Eier und Buletten am Wannsee
    Die einzig schöne Zeit in meinem Leben war meine Kindheit. Mit meinen Geschwistern beim Ponyreiten auf dem Bauernhof. Als wir eine Familie waren. Kurzreisen ohne Geld. Ohne Geld entstehen lustige Situationen. Zum Beispiel, als wir Eier und Buletten am Wannsee gegessen haben, weil die Cafés so teuer waren.
    Wir haben immer alles selbst erarbeitet, meine Mutter hat das schon getan, und meine Töchter tun es auch.
    Vom gesamten Rest meines Lebens möchte ich nichts notiert wissen. Die Erinnerung ist einfach noch zu frisch; und ich möchte meinen Kindern nicht damit wehtun, wie ich mein Leben im Rückblick sehe.
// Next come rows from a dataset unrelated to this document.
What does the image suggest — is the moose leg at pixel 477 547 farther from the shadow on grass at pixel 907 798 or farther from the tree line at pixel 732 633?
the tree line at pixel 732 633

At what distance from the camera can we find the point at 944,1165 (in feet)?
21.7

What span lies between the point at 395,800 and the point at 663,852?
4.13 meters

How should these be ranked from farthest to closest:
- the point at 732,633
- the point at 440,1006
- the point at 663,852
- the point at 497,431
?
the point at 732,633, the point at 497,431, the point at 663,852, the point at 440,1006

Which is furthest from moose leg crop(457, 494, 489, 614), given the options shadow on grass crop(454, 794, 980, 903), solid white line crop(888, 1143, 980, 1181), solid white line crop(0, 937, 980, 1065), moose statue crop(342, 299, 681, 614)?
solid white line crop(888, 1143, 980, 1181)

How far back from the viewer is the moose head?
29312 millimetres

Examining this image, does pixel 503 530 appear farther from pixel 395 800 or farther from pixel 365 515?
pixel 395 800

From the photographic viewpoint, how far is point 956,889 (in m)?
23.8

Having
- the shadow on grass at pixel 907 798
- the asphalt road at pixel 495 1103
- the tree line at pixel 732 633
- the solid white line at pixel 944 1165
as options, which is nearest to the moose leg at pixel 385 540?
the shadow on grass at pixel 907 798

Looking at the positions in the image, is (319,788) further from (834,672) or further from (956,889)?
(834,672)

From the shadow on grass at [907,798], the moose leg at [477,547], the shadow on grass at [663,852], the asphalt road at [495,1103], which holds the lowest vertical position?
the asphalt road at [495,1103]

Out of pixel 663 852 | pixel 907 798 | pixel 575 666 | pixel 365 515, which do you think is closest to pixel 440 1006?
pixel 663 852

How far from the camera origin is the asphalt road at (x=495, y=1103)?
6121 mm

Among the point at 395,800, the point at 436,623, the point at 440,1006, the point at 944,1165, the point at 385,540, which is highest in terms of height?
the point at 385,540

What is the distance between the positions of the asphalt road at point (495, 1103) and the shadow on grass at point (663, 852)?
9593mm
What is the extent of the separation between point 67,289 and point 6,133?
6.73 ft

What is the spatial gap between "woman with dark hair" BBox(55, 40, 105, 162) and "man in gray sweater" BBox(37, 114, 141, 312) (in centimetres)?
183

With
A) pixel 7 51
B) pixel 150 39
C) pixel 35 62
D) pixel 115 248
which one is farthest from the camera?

    Es ist viel Pech über meine Familie gekommen. Warum das so ist, weiß ich auch nicht. Ich habe stets alles registriert, ob ich es aber alles begriffen habe, weiß ich nicht. Ich glaube an die zehn Gebote. Aus der Bibel kann man schon viel nehmen. Was du nicht willst, das man dir tut… Ach, bitte organisieren Sie mir doch einen Pfarrer. Das wäre jetzt das Richtige.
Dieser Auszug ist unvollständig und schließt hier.